Here are some records; quote them exactly, leaving out the pictures.
══ Extracted information
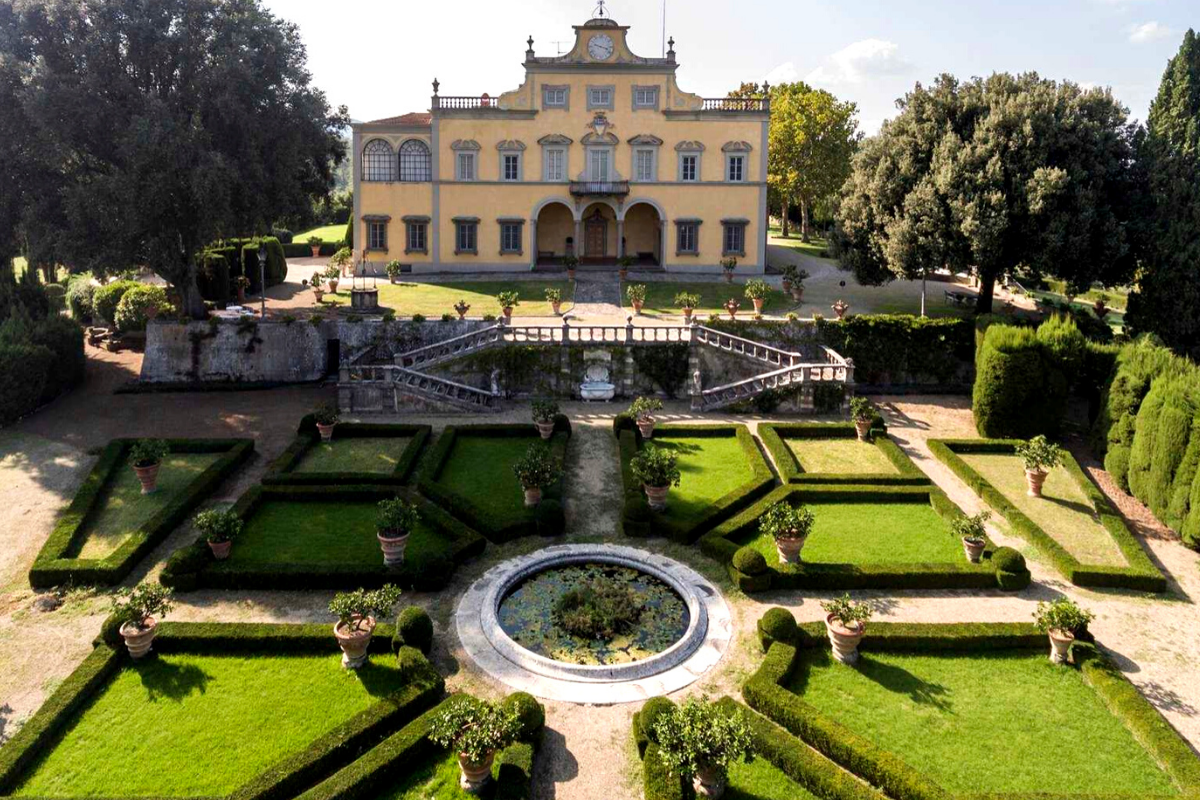 Castle-like homes: Castle in Florence, Tuscany, italy -- the former home of Da Vinci's muse (apprpx. US$32,704,498).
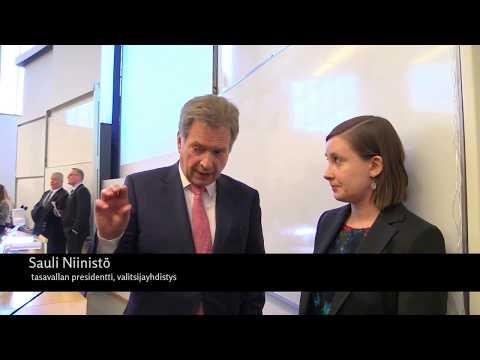 Presidenttiehdokas Sauli Niinistö haastateltavana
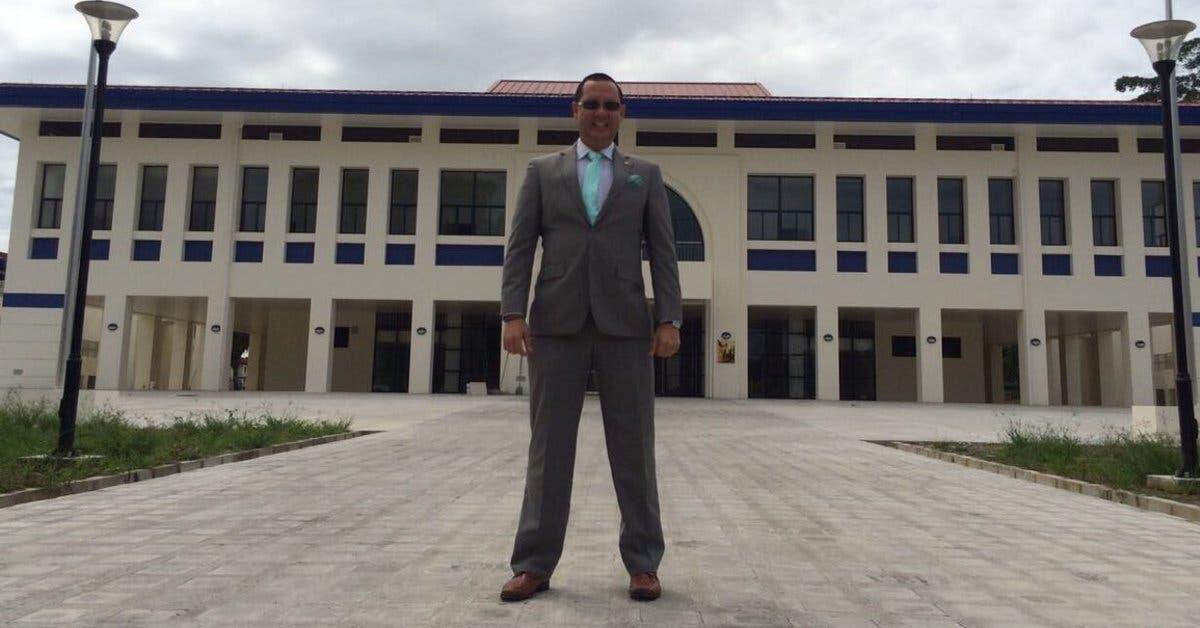 Fiscalía y OIJ allanan casa de ex magistrado Celso Gamboa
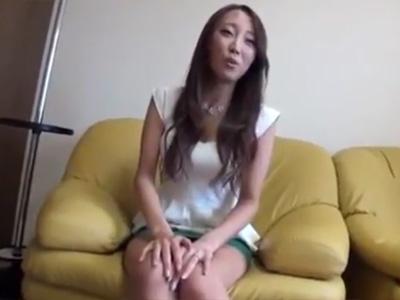 【三十路熟女動画】細身で巨乳過ぎる9頭身美人妻がAV出演…初の生ハメ体験でイキ狂う!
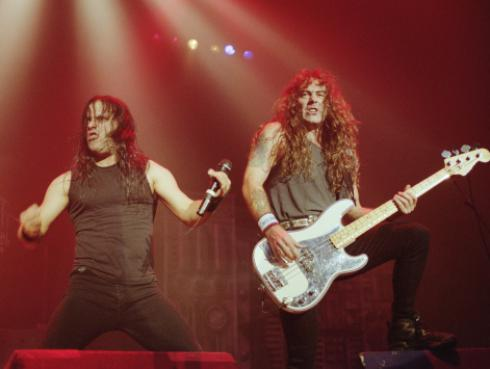 Hijos de Steve Harris telonearon concierto de Iron Maiden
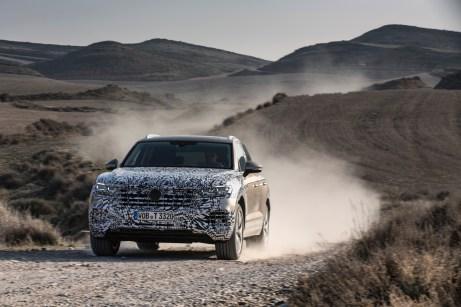Noch getarnt, dennoch lässt sich die breit geschwellte Brust erkennen: der neue VW Touareg. © Volkswagen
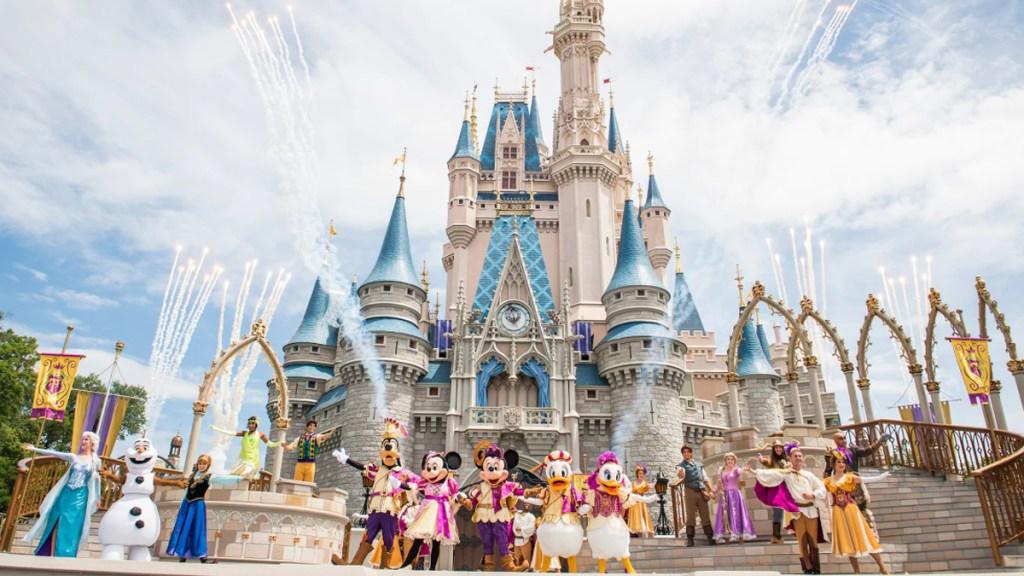 Disney despedirá a 32 mil empleados debido a la crisis por el COVID-19. Noticias en tiempo real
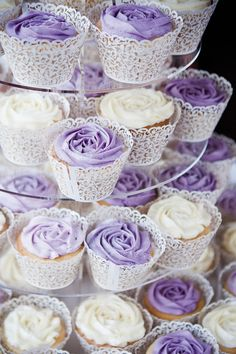 Hochzeitstorten lila A gorgeous purple country garden wedding from Alex and James iDeen Purple Cupcakes, Purple Desserts, Lavender Cupcakes, Flower Cupcakes, Lavender Roses, Birthday Cupcakes, Garden Cupcakes, Lavender Cake, Purple Wedding Cakes
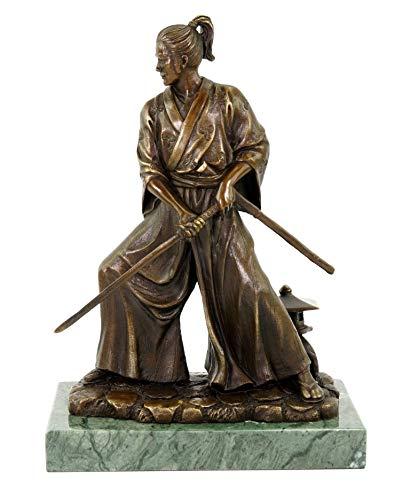 Samurai mit Schwert in Bronze - Limitierte Bronzestatue - signiert Milo - nummerierte Skulptur - Asiatischer Krieger - Höhe 23 cm - Japanische Bronzefigur auf Mamorsockel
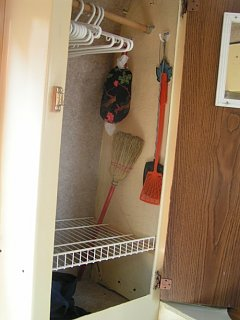 Click image for larger version  Name:Inside_Closet.jpg Views:185 Size:67.0 KB ID:8836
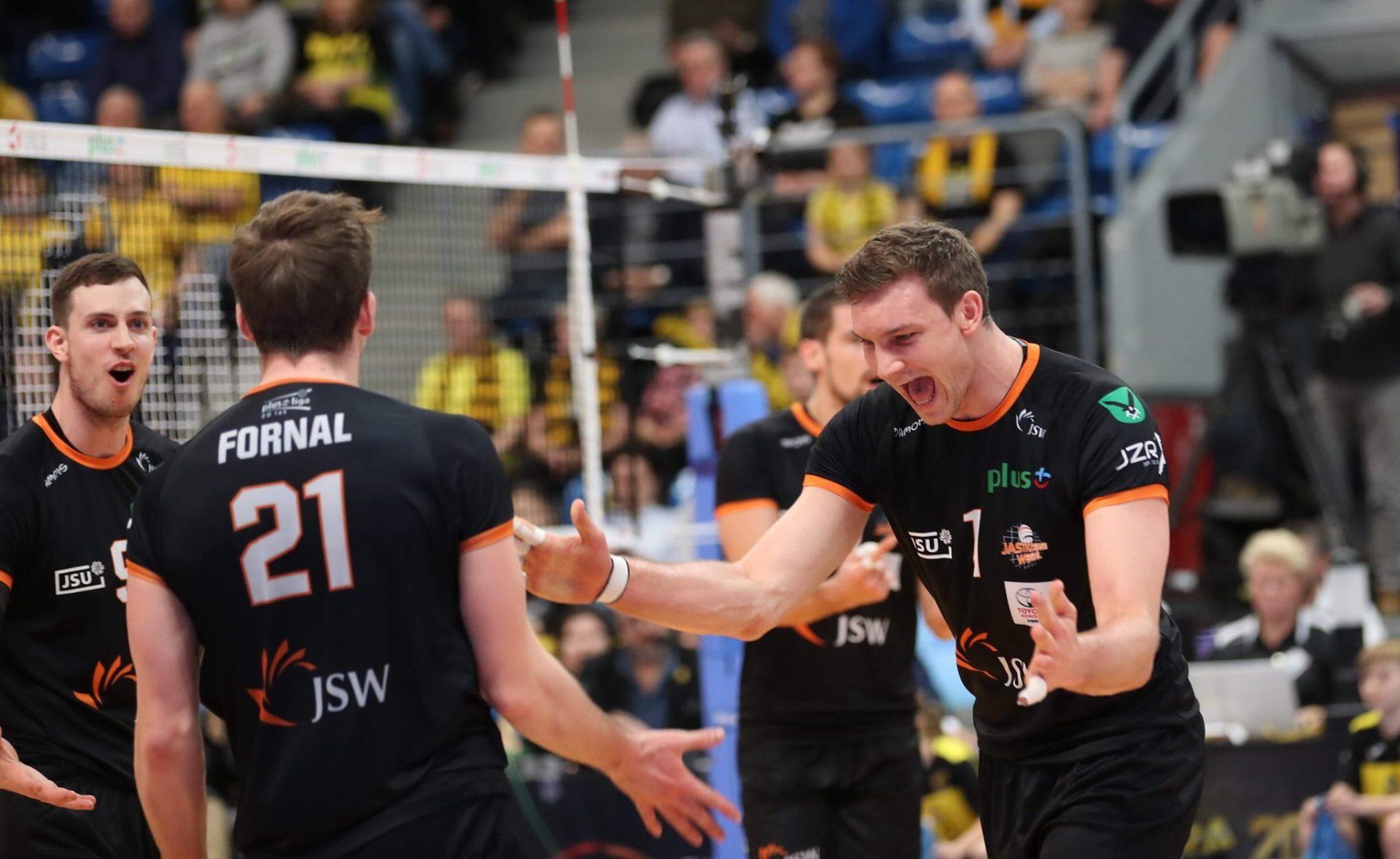 Poland: Jastrzębski Węgiel wins derby vs. PGE Skra Bełchatów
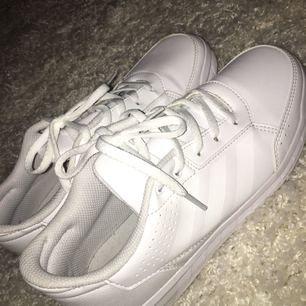 Helt nya sneakers från adidas. Använda 1 gång. Köparen står för frakten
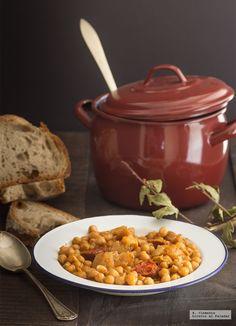 Receta de callos con garbanzos al estilo gallego Spanish Stew, Spanish Dishes, Caldo Gallego Recipe Spain, Fideo Recipe, Clean Recipes, Cooking Recipes, Best Spanish Food, Good Food, Yummy Food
════
» Task answer:
 Castle-like homes: Castle in Florence, Tuscany, italy -- the former home of Da Vinci's muse (apprpx. US$32,704,498).
 Presidenttiehdokas Sauli Niinistö haastateltavana
 Fiscalía y OIJ allanan casa de ex magistrado Celso Gamboa
 【三十路熟女動画】細身で巨乳過ぎる9頭身美人妻がAV出演…初の生ハメ体験でイキ狂う!
 Hijos de Steve Harris telonearon concierto de Iron Maiden
Noch getarnt, dennoch lässt sich die breit geschwellte Brust erkennen: der neue VW Touareg. © Volkswagen
 Disney despedirá a 32 mil empleados debido a la crisis por el COVID-19. Noticias en tiempo real
 Hochzeitstorten lila A gorgeous purple country garden wedding from Alex and James iDeen Purple Cupcakes, Purple Desserts, Lavender Cupcakes, Flower Cupcakes, Lavender Roses, Birthday Cupcakes, Garden Cupcakes, Lavender Cake, Purple Wedding Cakes
 Samurai mit Schwert in Bronze - Limitierte Bronzestatue - signiert Milo - nummerierte Skulptur - Asiatischer Krieger - Höhe 23 cm - Japanische Bronzefigur auf Mamorsockel
 Click image for larger version  Name:Inside_Closet.jpg Views:185 Size:67.0 KB ID:8836
 Poland: Jastrzębski Węgiel wins derby vs. PGE Skra Bełchatów
 Helt nya sneakers från adidas. Använda 1 gång. Köparen står för frakten
 Receta de callos con garbanzos al estilo gallego Spanish Stew, Spanish Dishes, Caldo Gallego Recipe Spain, Fideo Recipe, Clean Recipes, Cooking Recipes, Best Spanish Food, Good Food, Yummy Food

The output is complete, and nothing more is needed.